-- Begin --
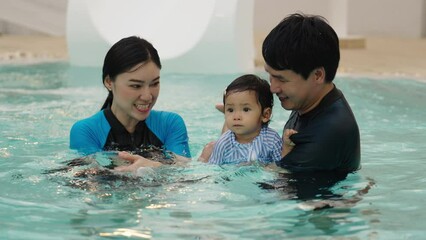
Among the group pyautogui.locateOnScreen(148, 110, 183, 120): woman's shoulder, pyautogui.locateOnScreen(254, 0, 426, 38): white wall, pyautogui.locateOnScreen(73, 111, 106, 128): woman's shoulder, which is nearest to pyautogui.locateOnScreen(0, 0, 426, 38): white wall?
pyautogui.locateOnScreen(254, 0, 426, 38): white wall

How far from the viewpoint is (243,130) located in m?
3.99

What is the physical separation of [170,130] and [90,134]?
16.4 inches

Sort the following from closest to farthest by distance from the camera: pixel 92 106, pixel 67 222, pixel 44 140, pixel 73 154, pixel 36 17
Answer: pixel 67 222 → pixel 73 154 → pixel 44 140 → pixel 92 106 → pixel 36 17

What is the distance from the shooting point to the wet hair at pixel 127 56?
13.0ft

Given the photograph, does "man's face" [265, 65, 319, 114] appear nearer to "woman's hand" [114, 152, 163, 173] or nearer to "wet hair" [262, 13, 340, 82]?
"wet hair" [262, 13, 340, 82]

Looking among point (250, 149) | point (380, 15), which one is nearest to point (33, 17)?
-- End --
Please print the lines from the one containing "What is the distance" through the final line, both included, copying each one without any change.

EXERCISE SOLUTION:
What is the distance from the shooting point to the wet hair at pixel 127 56?
13.0ft

Given the photograph, does "man's face" [265, 65, 319, 114] appear nearer to "woman's hand" [114, 152, 163, 173] or nearer to "wet hair" [262, 13, 340, 82]?
"wet hair" [262, 13, 340, 82]

Looking among point (250, 149) | point (380, 15), which one is nearest to point (33, 17)?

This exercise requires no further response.